I would imagine that no "e-commerce system for a big company" would want to sacrifice any of the above listed features for human readability.
I am in the planning stages of writing a CMS for my company. I find myself having to make the choice between saving page contents in a database or in folders on a file system. I have learned that PHP performs admirably well reading and writing to file systems, way better in fact than running SQL queries. But when it comes to saving pages and their data on a file system, there'll be a lot more involved than just reading and writing. Since pages will be drawn using a PHP class, the data for each page will be just data, no HTML. Therefore a parser for the files would have to be written. Also I doubt that all the data from a page will be saved in just one file, it would rather be saved in one directory, with content boxes and data in separated files.
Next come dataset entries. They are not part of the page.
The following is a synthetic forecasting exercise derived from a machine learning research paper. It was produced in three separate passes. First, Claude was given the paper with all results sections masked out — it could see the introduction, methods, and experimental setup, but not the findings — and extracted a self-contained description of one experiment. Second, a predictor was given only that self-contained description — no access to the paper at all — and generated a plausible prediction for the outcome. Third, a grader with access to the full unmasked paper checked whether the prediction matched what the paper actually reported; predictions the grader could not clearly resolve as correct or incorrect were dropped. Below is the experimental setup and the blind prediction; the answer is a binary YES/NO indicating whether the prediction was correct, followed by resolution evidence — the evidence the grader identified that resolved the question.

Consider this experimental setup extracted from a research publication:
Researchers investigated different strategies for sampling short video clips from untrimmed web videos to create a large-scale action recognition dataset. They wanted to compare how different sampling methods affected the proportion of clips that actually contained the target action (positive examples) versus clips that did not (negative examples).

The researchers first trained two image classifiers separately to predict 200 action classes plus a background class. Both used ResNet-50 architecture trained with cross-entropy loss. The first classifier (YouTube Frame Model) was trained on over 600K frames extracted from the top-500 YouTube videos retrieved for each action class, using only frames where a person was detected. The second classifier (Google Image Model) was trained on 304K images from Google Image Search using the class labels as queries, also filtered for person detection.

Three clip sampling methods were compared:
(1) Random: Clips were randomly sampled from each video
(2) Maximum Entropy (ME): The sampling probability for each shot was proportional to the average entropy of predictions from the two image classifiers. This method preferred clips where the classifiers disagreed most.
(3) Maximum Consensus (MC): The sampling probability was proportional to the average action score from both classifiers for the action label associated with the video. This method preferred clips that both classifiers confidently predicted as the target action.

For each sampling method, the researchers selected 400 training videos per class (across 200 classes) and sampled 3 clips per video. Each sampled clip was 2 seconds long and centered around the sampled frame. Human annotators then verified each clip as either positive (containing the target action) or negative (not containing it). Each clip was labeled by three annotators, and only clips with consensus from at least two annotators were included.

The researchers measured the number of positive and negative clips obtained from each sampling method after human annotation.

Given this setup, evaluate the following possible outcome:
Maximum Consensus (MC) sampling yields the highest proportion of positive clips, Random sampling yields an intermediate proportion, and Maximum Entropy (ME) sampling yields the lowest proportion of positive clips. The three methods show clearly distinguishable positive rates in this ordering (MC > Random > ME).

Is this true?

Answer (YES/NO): YES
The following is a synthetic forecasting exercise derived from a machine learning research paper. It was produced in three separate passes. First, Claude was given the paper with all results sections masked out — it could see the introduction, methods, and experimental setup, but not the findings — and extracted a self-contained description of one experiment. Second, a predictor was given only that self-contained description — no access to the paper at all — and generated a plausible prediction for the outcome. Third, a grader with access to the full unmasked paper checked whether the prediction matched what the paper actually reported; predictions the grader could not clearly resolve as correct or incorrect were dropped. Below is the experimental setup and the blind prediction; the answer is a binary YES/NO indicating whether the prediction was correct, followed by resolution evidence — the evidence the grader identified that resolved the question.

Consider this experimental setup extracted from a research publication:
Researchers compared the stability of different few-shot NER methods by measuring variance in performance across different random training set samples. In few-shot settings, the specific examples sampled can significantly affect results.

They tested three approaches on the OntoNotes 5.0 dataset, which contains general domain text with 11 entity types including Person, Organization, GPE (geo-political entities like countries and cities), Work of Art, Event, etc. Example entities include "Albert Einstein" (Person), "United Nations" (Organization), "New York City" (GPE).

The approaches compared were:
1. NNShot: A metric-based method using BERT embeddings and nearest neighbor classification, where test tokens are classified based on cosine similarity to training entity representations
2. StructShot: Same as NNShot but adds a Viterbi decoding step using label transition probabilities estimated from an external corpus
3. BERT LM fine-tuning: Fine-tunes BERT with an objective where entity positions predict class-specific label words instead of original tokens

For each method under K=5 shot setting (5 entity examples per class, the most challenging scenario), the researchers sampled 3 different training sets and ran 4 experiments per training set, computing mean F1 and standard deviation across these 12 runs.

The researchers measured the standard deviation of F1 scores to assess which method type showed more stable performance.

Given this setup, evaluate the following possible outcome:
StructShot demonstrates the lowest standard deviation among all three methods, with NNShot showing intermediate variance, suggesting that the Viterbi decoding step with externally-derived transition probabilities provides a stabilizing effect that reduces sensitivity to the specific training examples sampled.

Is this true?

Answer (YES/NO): NO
All this would be done so much easier with MySQL, so what I want to ask you experts:
Will all the extra dilly dally with file system saving outweigh it's speed and resource advantage over MySQL?
Thanks for your time.
Go for MySQL. I'd say the only time you should think about using the file system is when you are storing files (BLOBS) of several megabytes, databases (at least the ones you typically use with a php website) are generally less performant when storing that kind of data. For the rest I'd say: always use a relational database. (Assuming you are dealing with data dat has relations of course, if it is random data there is not much benefit in using a relational database ;-)
Addition: If you define your own file-structure, and even your own way of cross referencing files you've already started building a 'database' yourself, that is not bad in itself -- it might be loads of fun! -- but you probably will not get the performance benefits you're looking for unless your situation is radically different than the other 80% of 'standard' websites on the web (a couple of pages with text and images on them). (If you are building google/youtube/flickr/facebook ... you've got a different situation and developing your own unique storage solution starts making sense)
things to consider
race-condition in file write if two user editing same piece of content
distribute file across multiple servers if CMS growth, latency on replication will cause data integrity problem
search performance, grep on files on multiple directory will be very slow
too many files in same directory will cause server performance especially in windows
Assuming you have a low-traffic, single-server environment hereā¦
If you expect to ever have to manage those entries outside of the CMS, my opinion is that it's much, much easier to do so with existing tools than with database access tools.
For example, there's huge value in being able to use awk, grep, sed, sort, uniq, etc. on textual data. Proxying that through a database makes this hard but not impossible.
Of course, this is just opinion based on experience.
S
Storing Data on the filesystem may be faster for large blobs that are always accessed as one piece of information. When implementing a CMS, you typically don't only have to deal with such blobs but also with structured information that has internal references (like content fields belonging to a certain page that has links to other pages...). SQL-Databases provide an easy way to access structured information, files on your filesystem do not (except of course simple hierarchical structures that can be represented with folders).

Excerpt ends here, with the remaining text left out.